» **SOURCE TEXT**:
****

Fantastic Four #28:We Have To Fight The X-Men!

Review By:


While we have had Iceman and The Human Torch team up before in  Strange Tales #120, the comic book I review today is the first time the two teams come face to face.  That’s right, in Fantastic Four #28, we have the X-Men as special guest stars, and if the cover is not enough of a hint, the story title “We Have To Fight The X-Men!” should be, the two teams are going to face off in good old comic book combat.  But the cover can also tell us more; as the two teams are not alone, this issue also features the return of The Puppet Master, The mad Thinker, and The Awesome Android.

But can two teams make this issue of Fantastic Four even better?  Or is this hero Vs. Hero action growing stale; after all we have seen it before, from the Thing, to the Avengers, even Spider-Man  has tangled with the Fantastic Four.


From the constant motion, and non stop action, to the level of detail; Jack Kirby left me with nothing to object to in his artwork for Fantastic Four #28. from panel to panel, and page to page the story seems to just flow and fit. never is there a dull moment, or even the feeling of someone just ‘standing around’. If you take a look at the two panels I included showing parts of the two teams facing off, you can see just how action packed each page was.

Characters & Development

This issue seems less about any kind of development for the Fantastic Four, or its X-Men guest then the raw action that could be provided under the right set of circumstances.  Sometimes this can make for a good story, and development  of its own, for example  letting the two teams meet for the first time.

In this case, I feel this type of story was quite warranted even if the level of development was only on par or even a bit less than what I normally hold for my expectations.

****

» **GIVEN ENTRIES**:
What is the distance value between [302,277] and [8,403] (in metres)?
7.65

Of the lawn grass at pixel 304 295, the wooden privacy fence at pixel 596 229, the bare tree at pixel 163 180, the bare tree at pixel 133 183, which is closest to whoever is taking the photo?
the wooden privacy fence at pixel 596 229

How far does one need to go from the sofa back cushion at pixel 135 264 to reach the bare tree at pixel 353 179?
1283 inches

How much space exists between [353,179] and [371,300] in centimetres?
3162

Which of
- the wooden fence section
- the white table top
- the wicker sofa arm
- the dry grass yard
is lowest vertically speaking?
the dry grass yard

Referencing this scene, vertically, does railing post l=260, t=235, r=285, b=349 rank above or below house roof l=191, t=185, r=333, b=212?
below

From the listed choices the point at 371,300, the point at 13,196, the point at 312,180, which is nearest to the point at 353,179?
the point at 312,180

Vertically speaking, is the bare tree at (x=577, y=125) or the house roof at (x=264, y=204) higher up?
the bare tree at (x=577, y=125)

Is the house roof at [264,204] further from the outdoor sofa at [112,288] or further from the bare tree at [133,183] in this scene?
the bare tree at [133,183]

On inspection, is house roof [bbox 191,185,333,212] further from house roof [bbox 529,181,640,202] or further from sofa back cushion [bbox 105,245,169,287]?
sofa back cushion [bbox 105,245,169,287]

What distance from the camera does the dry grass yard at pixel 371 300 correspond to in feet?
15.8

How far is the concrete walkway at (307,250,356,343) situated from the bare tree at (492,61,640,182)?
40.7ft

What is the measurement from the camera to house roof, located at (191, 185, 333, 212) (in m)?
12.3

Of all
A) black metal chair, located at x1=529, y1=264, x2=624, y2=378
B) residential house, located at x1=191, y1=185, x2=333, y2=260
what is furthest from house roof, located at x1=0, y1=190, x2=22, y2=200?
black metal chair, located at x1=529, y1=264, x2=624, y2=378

****

» **JOB**: According to the Fantastic Four #28 review, which villains return in this issue? Please name all of them. The listing is separate from the Fantastic Four #28 review.

» **FINAL RESULT**: The Puppet Master, The Mad Thinker, and The Awesome Android.